Problem requirements: Return a word-for-word copy of the complete listing below.

Supplied data:
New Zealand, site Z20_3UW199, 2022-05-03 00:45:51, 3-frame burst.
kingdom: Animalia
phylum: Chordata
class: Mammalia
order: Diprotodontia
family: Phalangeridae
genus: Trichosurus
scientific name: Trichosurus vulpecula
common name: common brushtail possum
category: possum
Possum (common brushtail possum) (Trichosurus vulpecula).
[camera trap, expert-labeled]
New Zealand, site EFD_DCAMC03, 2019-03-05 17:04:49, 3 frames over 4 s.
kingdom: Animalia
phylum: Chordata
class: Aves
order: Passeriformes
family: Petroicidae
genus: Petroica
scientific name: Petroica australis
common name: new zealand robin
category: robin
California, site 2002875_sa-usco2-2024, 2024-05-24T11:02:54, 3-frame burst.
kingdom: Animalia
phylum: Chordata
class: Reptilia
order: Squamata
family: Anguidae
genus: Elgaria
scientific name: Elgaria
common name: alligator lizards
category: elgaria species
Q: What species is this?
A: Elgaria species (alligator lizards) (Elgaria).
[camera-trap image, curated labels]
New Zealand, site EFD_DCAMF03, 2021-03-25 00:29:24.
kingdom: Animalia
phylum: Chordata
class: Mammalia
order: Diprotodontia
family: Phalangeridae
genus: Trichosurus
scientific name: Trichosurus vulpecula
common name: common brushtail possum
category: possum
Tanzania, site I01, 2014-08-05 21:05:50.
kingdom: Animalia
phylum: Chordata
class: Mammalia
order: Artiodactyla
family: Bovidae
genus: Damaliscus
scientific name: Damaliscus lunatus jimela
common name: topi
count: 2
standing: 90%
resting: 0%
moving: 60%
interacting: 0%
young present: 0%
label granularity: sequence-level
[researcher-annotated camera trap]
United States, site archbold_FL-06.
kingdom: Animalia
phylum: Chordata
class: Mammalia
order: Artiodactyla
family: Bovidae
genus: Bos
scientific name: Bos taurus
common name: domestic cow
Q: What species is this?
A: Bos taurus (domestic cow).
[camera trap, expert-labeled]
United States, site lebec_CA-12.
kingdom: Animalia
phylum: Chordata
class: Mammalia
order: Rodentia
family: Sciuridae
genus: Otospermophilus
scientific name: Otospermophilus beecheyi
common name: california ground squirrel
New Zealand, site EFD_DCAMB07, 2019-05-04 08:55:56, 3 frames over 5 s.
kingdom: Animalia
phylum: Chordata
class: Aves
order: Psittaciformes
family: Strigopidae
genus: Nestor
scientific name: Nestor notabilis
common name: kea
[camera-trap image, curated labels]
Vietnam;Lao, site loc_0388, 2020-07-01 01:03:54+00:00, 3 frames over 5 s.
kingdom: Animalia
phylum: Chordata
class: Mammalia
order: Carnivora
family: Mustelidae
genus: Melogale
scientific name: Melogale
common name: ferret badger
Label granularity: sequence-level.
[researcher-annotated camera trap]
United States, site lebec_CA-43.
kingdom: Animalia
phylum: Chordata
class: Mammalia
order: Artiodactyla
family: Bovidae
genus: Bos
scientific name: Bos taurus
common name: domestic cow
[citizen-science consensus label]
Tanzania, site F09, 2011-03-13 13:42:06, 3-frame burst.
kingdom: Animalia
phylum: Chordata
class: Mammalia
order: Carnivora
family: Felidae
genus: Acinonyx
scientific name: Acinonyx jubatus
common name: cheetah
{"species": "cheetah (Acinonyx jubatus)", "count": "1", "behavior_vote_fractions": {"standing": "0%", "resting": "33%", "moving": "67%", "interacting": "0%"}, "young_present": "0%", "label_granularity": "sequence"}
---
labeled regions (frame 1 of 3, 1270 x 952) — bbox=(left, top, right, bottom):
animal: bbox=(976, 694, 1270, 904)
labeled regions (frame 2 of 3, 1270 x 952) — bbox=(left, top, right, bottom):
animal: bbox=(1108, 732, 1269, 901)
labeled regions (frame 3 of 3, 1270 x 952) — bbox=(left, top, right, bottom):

Answer for this exercise:
New Zealand, site Z20_3UW199, 2022-05-03 00:45:51, 3-frame burst.
kingdom: Animalia
phylum: Chordata
class: Mammalia
order: Diprotodontia
family: Phalangeridae
genus: Trichosurus
scientific name: Trichosurus vulpecula
common name: common brushtail possum
category: possum
Possum (common brushtail possum) (Trichosurus vulpecula).
[camera trap, expert-labeled]
New Zealand, site EFD_DCAMC03, 2019-03-05 17:04:49, 3 frames over 4 s.
kingdom: Animalia
phylum: Chordata
class: Aves
order: Passeriformes
family: Petroicidae
genus: Petroica
scientific name: Petroica australis
common name: new zealand robin
category: robin
California, site 2002875_sa-usco2-2024, 2024-05-24T11:02:54, 3-frame burst.
kingdom: Animalia
phylum: Chordata
class: Reptilia
order: Squamata
family: Anguidae
genus: Elgaria
scientific name: Elgaria
common name: alligator lizards
category: elgaria species
Q: What species is this?
A: Elgaria species (alligator lizards) (Elgaria).
[camera-trap image, curated labels]
New Zealand, site EFD_DCAMF03, 2021-03-25 00:29:24.
kingdom: Animalia
phylum: Chordata
class: Mammalia
order: Diprotodontia
family: Phalangeridae
genus: Trichosurus
scientific name: Trichosurus vulpecula
common name: common brushtail possum
category: possum
Tanzania, site I01, 2014-08-05 21:05:50.
kingdom: Animalia
phylum: Chordata
class: Mammalia
order: Artiodactyla
family: Bovidae
genus: Damaliscus
scientific name: Damaliscus lunatus jimela
common name: topi
count: 2
standing: 90%
resting: 0%
moving: 60%
interacting: 0%
young present: 0%
label granularity: sequence-level
[researcher-annotated camera trap]
United States, site archbold_FL-06.
kingdom: Animalia
phylum: Chordata
class: Mammalia
order: Artiodactyla
family: Bovidae
genus: Bos
scientific name: Bos taurus
common name: domestic cow
Q: What species is this?
A: Bos taurus (domestic cow).
[camera trap, expert-labeled]
United States, site lebec_CA-12.
kingdom: Animalia
phylum: Chordata
class: Mammalia
order: Rodentia
family: Sciuridae
genus: Otospermophilus
scientific name: Otospermophilus beecheyi
common name: california ground squirrel
New Zealand, site EFD_DCAMB07, 2019-05-04 08:55:56, 3 frames over 5 s.
kingdom: Animalia
phylum: Chordata
class: Aves
order: Psittaciformes
family: Strigopidae
genus: Nestor
scientific name: Nestor notabilis
common name: kea
[camera-trap image, curated labels]
Vietnam;Lao, site loc_0388, 2020-07-01 01:03:54+00:00, 3 frames over 5 s.
kingdom: Animalia
phylum: Chordata
class: Mammalia
order: Carnivora
family: Mustelidae
genus: Melogale
scientific name: Melogale
common name: ferret badger
Label granularity: sequence-level.
[researcher-annotated camera trap]
United States, site lebec_CA-43.
kingdom: Animalia
phylum: Chordata
class: Mammalia
order: Artiodactyla
family: Bovidae
genus: Bos
scientific name: Bos taurus
common name: domestic cow
[citizen-science consensus label]
Tanzania, site F09, 2011-03-13 13:42:06, 3-frame burst.
kingdom: Animalia
phylum: Chordata
class: Mammalia
order: Carnivora
family: Felidae
genus: Acinonyx
scientific name: Acinonyx jubatus
common name: cheetah
{"species": "cheetah (Acinonyx jubatus)", "count": "1", "behavior_vote_fractions": {"standing": "0%", "resting": "33%", "moving": "67%", "interacting": "0%"}, "young_present": "0%", "label_granularity": "sequence"}
---
labeled regions (frame 1 of 3, 1270 x 952) — bbox=(left, top, right, bottom):
animal: bbox=(976, 694, 1270, 904)
labeled regions (frame 2 of 3, 1270 x 952) — bbox=(left, top, right, bottom):
animal: bbox=(1108, 732, 1269, 901)
labeled regions (frame 3 of 3, 1270 x 952) — bbox=(left, top, right, bottom):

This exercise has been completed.